What would you suggest to this start up? - manjeet

I started working on my idea 6 months before. I hired a Tech team to work on it. (because i am not a technical person). I strongly believe in my idea. do you think i should launch it without any kind of fund raising or should i try for fundraising and launch it on big scale? i am confused.
======
JacobAldridge
This depends on the size of your vision and the speed with which you intend to
achieve it.

Some people want to create a business worth 100s of millions, and they want to
do that fast - they need funding (not necessarily external, but I'm assuming
from your question that you've depleted much of your own capital).

Some people are happy to wait years to get to that sort of valuation; others
may only want to develop a much smaller business. They may or may not need
funding. So there's no right or wrong answer - only what is best for what you
want to create.

* * * * *

### Required task 1:
In the startup funding thread, do these statements agree with the text? Answer yes or no for each and quote the words that decide it. (a) The poster hired a tech team because they are not a technical person. (b) The reply says there is one right answer for every startup. (c) The reply says the needed funding must come from external investors.
### Required task 2:
In the startup funding thread, how long before posting did the poster start working on the idea?
### Required task 3:
Continue the startup funding thread from its last sentence.
None of this draws on the listing.

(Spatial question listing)

* * * * *

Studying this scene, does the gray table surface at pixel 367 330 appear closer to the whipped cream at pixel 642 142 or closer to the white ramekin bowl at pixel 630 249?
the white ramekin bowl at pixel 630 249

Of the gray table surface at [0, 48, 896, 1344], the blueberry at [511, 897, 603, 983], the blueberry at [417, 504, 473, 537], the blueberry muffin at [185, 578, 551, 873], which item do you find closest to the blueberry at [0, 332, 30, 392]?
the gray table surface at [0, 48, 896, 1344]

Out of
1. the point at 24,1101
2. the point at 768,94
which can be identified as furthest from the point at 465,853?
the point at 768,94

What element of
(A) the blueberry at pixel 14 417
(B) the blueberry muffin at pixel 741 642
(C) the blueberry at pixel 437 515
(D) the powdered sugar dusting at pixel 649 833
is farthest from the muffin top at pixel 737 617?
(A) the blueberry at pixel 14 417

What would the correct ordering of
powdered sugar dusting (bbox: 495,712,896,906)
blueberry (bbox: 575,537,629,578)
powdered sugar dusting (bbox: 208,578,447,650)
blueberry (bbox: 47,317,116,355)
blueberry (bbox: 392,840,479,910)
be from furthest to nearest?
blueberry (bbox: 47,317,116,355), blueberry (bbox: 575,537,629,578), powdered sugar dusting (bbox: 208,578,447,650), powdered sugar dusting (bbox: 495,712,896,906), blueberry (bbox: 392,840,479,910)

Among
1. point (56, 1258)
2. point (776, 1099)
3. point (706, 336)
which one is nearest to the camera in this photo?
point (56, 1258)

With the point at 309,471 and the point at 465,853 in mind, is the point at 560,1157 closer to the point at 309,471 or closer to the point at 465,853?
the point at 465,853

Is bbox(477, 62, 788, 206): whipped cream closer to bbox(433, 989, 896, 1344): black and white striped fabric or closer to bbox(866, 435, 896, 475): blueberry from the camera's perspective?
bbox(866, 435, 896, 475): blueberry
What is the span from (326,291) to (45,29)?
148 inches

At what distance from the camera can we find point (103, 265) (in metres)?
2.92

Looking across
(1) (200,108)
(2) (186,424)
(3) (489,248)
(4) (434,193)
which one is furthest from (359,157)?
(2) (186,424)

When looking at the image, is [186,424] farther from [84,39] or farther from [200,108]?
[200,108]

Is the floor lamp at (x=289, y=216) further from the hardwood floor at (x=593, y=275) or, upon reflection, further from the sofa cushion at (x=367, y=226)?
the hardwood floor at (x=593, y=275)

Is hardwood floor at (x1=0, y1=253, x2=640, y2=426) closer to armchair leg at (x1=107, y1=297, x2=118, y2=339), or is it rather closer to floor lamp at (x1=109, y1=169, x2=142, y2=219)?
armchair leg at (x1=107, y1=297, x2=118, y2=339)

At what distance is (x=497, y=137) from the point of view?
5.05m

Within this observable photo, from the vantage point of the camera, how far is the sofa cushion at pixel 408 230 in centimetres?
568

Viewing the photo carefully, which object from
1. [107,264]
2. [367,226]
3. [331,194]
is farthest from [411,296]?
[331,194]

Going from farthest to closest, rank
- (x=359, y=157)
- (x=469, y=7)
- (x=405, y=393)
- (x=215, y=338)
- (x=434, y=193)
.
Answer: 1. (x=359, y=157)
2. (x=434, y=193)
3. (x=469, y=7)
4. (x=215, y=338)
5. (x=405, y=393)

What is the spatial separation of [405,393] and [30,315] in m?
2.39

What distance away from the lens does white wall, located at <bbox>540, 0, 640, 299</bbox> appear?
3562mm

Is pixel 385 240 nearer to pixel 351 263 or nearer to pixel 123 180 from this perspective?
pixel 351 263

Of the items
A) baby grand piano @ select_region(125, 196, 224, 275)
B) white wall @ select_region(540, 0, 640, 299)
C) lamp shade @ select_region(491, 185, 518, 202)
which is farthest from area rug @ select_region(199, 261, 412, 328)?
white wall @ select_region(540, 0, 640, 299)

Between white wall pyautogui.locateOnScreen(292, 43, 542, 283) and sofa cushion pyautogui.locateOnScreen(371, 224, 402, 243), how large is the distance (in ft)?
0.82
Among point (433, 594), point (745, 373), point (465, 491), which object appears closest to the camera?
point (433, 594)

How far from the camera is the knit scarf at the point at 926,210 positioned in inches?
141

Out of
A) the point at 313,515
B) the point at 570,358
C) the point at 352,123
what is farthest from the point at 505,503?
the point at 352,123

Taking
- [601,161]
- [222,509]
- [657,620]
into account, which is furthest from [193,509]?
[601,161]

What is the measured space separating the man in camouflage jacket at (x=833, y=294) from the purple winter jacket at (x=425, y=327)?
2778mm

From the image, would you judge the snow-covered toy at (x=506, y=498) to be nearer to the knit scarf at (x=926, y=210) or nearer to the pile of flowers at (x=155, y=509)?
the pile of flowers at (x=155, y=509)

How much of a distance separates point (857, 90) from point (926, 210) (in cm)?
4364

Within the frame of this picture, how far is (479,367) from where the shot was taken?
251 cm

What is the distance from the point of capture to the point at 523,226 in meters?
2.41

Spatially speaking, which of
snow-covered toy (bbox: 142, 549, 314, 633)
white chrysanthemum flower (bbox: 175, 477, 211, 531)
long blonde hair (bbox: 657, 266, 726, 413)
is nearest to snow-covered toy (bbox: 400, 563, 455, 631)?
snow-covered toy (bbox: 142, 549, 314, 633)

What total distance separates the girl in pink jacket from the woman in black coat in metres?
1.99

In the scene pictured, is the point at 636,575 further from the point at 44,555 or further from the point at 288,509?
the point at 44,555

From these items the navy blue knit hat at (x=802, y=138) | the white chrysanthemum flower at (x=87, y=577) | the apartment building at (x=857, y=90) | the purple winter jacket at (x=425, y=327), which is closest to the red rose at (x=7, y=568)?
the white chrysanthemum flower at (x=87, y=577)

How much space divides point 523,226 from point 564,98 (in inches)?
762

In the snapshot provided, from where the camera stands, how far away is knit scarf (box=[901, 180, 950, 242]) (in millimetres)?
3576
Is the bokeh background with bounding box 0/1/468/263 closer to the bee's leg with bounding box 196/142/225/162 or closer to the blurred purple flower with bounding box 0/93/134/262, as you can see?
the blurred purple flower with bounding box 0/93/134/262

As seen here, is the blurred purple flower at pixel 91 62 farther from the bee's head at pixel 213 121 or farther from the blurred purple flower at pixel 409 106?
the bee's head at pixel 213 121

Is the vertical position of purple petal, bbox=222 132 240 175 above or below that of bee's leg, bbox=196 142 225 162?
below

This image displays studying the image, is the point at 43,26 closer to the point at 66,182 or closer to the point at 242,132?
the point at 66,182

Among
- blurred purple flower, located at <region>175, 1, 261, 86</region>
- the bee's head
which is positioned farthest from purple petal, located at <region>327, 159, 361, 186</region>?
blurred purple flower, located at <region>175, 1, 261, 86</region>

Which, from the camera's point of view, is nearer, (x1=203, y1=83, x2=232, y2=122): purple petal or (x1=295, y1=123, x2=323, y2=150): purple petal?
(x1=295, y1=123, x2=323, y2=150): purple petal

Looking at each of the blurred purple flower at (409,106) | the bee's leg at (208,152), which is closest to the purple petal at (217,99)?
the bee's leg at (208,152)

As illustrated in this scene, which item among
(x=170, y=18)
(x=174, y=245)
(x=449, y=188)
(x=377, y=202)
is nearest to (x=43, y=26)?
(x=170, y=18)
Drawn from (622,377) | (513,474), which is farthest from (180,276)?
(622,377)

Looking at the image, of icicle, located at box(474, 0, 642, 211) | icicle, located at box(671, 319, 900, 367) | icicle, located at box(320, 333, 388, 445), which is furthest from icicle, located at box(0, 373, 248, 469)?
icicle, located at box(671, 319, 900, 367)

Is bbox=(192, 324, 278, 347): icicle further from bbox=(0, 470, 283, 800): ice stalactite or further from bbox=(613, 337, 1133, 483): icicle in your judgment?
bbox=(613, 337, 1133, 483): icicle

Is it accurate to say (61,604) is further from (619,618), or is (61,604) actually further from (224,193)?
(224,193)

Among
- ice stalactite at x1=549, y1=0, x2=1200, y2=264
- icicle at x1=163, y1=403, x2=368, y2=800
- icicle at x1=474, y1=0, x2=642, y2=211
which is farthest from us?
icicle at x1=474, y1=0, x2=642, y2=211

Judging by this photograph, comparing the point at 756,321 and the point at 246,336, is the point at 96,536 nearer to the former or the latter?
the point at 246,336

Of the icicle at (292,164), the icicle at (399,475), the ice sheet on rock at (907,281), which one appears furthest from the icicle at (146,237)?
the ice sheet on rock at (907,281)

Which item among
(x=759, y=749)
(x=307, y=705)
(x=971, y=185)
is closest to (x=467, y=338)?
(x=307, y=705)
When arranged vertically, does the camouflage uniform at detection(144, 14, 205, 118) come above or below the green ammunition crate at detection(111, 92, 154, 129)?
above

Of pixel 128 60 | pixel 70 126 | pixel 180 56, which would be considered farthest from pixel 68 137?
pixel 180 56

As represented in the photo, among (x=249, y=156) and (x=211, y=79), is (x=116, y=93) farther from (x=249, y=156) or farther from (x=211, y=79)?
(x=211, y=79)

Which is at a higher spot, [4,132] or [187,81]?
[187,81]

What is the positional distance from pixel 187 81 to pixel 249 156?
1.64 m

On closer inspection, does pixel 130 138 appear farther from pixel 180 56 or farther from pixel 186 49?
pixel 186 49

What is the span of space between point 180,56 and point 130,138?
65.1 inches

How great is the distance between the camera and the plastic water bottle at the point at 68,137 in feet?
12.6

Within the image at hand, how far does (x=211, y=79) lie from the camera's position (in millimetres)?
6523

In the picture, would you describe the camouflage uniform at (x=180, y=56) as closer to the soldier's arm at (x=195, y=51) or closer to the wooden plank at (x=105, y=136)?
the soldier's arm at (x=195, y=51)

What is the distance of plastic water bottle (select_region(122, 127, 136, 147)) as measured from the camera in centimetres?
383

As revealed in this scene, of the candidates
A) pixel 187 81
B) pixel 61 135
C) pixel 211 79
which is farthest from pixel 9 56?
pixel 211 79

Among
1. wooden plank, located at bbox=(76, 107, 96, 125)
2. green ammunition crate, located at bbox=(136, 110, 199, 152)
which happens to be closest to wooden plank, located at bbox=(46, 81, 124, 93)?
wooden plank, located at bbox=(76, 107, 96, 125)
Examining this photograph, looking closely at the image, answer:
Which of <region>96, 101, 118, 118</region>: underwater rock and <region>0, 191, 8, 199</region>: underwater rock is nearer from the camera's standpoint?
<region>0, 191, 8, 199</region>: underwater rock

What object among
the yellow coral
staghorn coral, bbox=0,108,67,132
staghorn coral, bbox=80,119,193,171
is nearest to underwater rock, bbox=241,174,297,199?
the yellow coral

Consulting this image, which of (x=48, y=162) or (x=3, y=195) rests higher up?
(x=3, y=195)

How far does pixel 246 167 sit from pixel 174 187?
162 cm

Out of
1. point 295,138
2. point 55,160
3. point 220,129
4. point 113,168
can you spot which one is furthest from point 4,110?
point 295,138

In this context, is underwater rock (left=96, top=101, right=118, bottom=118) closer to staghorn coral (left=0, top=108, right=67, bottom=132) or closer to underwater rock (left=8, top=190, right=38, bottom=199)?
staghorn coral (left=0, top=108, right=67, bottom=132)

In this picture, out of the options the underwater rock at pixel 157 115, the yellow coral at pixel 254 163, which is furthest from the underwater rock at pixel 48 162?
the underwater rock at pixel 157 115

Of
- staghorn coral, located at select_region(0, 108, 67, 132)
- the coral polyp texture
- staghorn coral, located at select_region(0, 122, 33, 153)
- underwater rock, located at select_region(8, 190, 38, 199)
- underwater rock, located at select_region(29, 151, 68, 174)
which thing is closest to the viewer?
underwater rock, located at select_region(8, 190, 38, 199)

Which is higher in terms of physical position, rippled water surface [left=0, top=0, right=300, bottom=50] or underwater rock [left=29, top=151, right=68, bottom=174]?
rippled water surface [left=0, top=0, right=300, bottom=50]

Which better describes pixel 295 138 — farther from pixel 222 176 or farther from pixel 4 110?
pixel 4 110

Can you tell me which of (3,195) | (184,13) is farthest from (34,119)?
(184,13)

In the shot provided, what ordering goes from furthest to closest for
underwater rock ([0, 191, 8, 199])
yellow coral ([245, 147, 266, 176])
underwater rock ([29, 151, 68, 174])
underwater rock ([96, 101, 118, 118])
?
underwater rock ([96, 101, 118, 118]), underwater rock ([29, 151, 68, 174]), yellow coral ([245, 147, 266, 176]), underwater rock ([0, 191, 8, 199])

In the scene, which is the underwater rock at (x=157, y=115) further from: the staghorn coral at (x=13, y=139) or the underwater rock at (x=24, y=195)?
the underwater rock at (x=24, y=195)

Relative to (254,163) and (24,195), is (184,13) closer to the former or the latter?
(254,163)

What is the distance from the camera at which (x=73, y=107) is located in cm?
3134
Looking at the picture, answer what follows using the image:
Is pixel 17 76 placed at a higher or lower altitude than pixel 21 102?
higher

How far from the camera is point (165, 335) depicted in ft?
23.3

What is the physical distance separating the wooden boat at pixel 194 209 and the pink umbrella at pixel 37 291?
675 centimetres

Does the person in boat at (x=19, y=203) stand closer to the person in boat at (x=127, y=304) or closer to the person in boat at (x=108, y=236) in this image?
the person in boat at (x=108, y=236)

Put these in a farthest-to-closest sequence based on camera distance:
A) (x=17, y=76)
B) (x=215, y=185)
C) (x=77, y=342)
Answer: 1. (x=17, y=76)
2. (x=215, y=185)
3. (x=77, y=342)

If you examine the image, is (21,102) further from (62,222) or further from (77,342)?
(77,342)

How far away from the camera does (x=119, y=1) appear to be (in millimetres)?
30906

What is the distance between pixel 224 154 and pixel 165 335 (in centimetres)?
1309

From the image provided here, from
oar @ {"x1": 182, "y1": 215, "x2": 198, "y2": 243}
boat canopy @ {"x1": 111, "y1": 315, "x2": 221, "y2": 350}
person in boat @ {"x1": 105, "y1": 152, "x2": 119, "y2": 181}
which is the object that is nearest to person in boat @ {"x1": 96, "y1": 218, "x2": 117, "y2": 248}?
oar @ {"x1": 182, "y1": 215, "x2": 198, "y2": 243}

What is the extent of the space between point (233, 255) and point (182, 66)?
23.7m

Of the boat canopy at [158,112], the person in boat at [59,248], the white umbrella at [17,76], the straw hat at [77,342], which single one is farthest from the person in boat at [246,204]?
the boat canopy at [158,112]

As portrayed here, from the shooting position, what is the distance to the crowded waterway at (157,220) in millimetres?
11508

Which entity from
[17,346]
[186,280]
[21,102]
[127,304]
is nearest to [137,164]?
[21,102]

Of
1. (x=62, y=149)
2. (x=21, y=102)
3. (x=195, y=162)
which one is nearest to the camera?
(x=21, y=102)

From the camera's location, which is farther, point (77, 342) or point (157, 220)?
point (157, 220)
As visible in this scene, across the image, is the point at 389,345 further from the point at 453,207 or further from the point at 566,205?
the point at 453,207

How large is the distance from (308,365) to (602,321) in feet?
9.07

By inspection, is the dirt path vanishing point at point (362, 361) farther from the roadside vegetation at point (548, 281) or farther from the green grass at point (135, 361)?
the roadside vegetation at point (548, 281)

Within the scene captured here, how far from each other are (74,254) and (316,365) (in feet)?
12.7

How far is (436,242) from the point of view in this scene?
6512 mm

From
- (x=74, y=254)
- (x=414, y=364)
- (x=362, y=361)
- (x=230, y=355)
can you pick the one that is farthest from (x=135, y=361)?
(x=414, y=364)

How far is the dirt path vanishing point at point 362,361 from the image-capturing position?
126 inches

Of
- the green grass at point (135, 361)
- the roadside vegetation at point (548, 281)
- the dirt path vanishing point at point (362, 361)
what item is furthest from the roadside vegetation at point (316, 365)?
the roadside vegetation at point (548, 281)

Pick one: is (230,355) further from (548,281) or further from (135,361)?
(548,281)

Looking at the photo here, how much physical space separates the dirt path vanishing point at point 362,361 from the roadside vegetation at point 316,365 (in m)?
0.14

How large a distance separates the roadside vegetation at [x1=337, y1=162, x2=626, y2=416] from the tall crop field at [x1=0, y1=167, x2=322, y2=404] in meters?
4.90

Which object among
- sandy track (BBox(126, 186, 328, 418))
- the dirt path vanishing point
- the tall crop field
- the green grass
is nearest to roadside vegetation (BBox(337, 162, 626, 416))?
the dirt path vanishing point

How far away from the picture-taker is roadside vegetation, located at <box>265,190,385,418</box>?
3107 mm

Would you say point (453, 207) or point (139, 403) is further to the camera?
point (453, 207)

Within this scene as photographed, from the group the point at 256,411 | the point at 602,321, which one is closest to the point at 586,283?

* * * * *

### Output 1:
(a) Yes: "I hired a Tech team to work on it. (because i am not a technical person)."
(b) No: "So there's no right or wrong answer - only what is best for what you want to create."
(c) No: "they need funding (not necessarily external"

### Output 2:
Six months.

### Output 3:
Once you have an idea of what size company you want to create and any
timeframes you are arbitrarily placing on yourself, then ask what you will do
with funding to achieve that? Do you need $100,000 to achieve that? Or
$1,000,000? Or $10,000? There's little sense in raising more money than you
intend to invest (with the possible exception of a buffer for unforseen blow
outs) - that's just selling part of your company at a lower valuation than it
will achieve in the future.

Good luck!

------
0x12
Answering this question properly requires access to a crystal ball.

A partial answer: If you go and do a fundraising round now you might burn up
very valuable time being distracted when you could simply launch instead. In
your shoes, I would launch, and use the response I got from the launch to open
the doors to the capital world. Of course, if you don't need money right away
you could grow the business a bit further to maximize your negotiation
position.